On March 23, 2018, the Centers for Medicare & Medicaid Services (CMS) released a proposed rule that would provide for a reduction of administrative burden with states that have high rates of Medicaid managed care enrollment. In the past, states with high enrollment have raised concerns regarding administrative burden when they have to determine whether Medicaid payments in Fee-for-Service systems are sufficient to enlist providers to ensure beneficiary access to covered care and services consistent with the statute.

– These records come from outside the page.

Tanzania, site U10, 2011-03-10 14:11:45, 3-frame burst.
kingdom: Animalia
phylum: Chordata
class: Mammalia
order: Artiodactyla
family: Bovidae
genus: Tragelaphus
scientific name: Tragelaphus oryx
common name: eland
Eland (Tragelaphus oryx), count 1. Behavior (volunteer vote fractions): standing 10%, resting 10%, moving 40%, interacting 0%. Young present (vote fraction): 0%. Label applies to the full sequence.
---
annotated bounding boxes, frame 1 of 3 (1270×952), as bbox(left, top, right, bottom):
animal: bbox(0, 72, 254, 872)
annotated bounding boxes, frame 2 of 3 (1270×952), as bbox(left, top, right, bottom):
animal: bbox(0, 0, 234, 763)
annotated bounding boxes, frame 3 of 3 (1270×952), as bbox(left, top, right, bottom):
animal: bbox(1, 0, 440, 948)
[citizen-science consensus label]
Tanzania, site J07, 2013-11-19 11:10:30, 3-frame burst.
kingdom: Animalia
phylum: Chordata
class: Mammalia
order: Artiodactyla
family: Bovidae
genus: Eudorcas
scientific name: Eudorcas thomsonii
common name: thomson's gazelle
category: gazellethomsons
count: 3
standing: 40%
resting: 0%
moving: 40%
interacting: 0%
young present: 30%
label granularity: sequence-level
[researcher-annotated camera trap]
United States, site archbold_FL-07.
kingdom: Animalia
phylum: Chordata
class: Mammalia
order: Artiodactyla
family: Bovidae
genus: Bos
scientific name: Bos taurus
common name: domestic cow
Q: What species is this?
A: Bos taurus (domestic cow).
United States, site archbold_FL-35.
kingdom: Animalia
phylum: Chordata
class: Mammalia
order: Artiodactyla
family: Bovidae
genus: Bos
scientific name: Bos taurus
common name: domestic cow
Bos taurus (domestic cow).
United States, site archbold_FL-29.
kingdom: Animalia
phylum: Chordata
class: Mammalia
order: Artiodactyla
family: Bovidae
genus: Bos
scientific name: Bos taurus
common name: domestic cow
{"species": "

Currently, states have to develop and submit to CMS an Access Monitoring Review Plan (AMRP) for Medicaid services every three years. This includes categories of services such as primary care, physician specialist, behavioral health, pre- and post-natal obstetric, and home health. The AMRP must identify a data-driven process to review access to address: 1) the extent to which beneficiary needs are fully met; 2) the availability of care through enrolled providers; and 3) changes in beneficiary service utilization. When states reduce rates for Medicaid services, they must add those services to the AMRP and monitor the effects of the rate reductions for three years. States must also undertake a public process and submit specific information regarding access to care when proposing to reduce or restructure Medicaid provider payment rates.
This proposed rule would provide an exemption to these requirements by proposing an 85% risk-based Medicaid managed care enrollment rate threshold, including comprehensive risk contracts. If states met that threshold, they would be exempt from having to develop an AMRP. This proposed rule would go even further by providing an exemption from all of the proposed procedures within the above thresholds even if the state hasn’t completed their side of the public process.
The proposed rule will also not look to require states to accurately predict the effect of Medicaid payment rate changes on access to care and instead submit an assurance that current access is consistent with the act and the baseline data supports this assurance. When states would meet this threshold, they would also be exempt from the requirements to consider the data collected through the AMRP and wouldn’t have to include documentation supporting compliance with the AMRP review. Nominal rate payment changes (4% one year, 6% two years) would not be subject to special provisions for rate reductions or restructuring procedures when submitting a State Plan Amendment (SPA) for changes.
Although the proposed rule would establish such thresholds, states are still obligated by statute to ensure Medicaid payment rates are sufficient to enlist enough providers to ensure beneficiary access to covered care and services is at least consistent with that of the same population in the general area, particularly when reducing or restructuring Medicaid payment rates through SPAs.